Richey found the Samaritan House staff sensitive to her mental state and that of her 12-year-old son. She left home because of domestic violence and spent 20 months in emergency shelters before coming at the end of last year to Samaritan House, where families take part in a 120-day program aimed at helping them move on to permanent housing.
“Homelessness is a full-time job,” Richey said. “It’s so difficult to bring yourself back up, to get your legs back under you.”
She now has an administrative job at Bayaud Enterprises, which provides employment and other services to people experiencing homelessness. Richey is hoping for a promotion soon. She and her son moved into their own home with Denver Housing Authority support just before Samaritan House closed its family floor for construction in April.
The renovations included a reconfiguration that created four new rooms, bringing the total to 25. Two of the new rooms were larger than had been available before the renovation to accommodate big families. Even before the renovation, Samaritan House was the largest provider of family shelter in Denver.
During a Mass marking the floor’s reopening on Wednesday, Rev. Michael Suchnicki related the story of Joseph De Veuster, better known as Father Damien, who traveled to Hawaii in the 19th century to care for lepers.
“He saw a great need. A great need,” said Suchnicki, who has been the chaplain at Samaritan House for two decades.
“I know that you can see there’s a great need here” to shelter and support people experiencing homelessness, he added. “A great need.”
According to the annual point in time survey of homelessness, Colorado in 2018 was among five states where more than a quarter of unsheltered people experiencing homelessness were part of families with children. The national rate of just under 10 percent.
The Denver Rescue Mission, Volunteers of America and the Salvation Army were among the service providers who sheltered families who had been at Samaritan House when construction began.
The Salvation Army also recently remodeled its facility for families experiencing homelessness. When the Salvation Army’s Lambuth Family Center on Federal Boulevard reopened, its managers relaxed curfews and regulations about when residents could be in common areas. The rule changes made it easier, for example, for parents whose work schedules keep them out late.

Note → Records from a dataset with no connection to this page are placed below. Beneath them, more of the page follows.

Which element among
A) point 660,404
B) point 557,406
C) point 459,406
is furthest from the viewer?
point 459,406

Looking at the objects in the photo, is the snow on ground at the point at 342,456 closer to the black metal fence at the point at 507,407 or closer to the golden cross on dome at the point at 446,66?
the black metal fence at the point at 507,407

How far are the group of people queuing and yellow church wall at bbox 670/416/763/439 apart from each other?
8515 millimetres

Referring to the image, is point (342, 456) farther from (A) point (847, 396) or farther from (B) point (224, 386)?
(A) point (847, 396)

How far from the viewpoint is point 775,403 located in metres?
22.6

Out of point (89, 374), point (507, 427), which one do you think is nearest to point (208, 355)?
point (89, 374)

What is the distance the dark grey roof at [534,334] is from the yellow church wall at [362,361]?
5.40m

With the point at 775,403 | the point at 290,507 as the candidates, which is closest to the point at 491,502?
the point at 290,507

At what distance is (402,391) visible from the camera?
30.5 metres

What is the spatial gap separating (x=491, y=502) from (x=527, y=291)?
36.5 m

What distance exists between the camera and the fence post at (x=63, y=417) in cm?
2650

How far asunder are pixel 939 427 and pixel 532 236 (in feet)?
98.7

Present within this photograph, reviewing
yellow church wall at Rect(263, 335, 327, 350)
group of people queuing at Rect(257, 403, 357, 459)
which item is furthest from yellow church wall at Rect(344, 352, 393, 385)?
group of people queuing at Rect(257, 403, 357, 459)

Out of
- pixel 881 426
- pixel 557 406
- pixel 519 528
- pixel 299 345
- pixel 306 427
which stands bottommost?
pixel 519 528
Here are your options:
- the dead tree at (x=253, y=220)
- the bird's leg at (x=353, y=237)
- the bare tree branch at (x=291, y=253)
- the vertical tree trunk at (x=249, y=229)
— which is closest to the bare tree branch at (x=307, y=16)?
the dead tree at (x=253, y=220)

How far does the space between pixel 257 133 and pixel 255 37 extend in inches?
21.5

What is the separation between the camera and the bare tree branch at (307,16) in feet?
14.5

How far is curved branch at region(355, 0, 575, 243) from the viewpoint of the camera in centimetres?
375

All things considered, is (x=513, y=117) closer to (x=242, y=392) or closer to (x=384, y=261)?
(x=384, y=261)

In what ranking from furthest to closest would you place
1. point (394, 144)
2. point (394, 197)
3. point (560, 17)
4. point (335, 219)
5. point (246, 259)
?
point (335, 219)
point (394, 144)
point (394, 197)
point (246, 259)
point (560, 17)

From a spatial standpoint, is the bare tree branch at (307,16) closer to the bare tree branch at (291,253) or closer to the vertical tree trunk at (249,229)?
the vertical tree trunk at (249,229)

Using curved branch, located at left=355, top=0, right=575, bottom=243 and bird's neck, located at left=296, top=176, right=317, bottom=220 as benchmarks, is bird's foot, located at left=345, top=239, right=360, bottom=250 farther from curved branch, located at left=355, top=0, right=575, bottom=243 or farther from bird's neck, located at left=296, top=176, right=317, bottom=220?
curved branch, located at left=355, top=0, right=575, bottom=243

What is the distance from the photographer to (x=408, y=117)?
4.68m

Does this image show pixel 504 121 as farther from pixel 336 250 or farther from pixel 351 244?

At Samaritan House, Zielinski said similar changes could be difficult at his facility. While the Salvation Army’s Lambuth Family Center is freestanding, Samaritan House also provides emergency shelter for up to 300 men every night.
“We do have to still, first of all, guarantee safety of children,” Zielinski said, but added policy changes were part of a “bigger building conversation that we’re starting to have.”
The city, meanwhile, is looking broadly at how to improve shelter services. In an economy where housing costs have outstripped earnings, shelters have been increasingly providing a roof for seniors on fixed incomes as well as people who are employed. Families, women and young people also are seen as poorly served by the traditional model of offering only overnight beds to people who are not part of families or couples.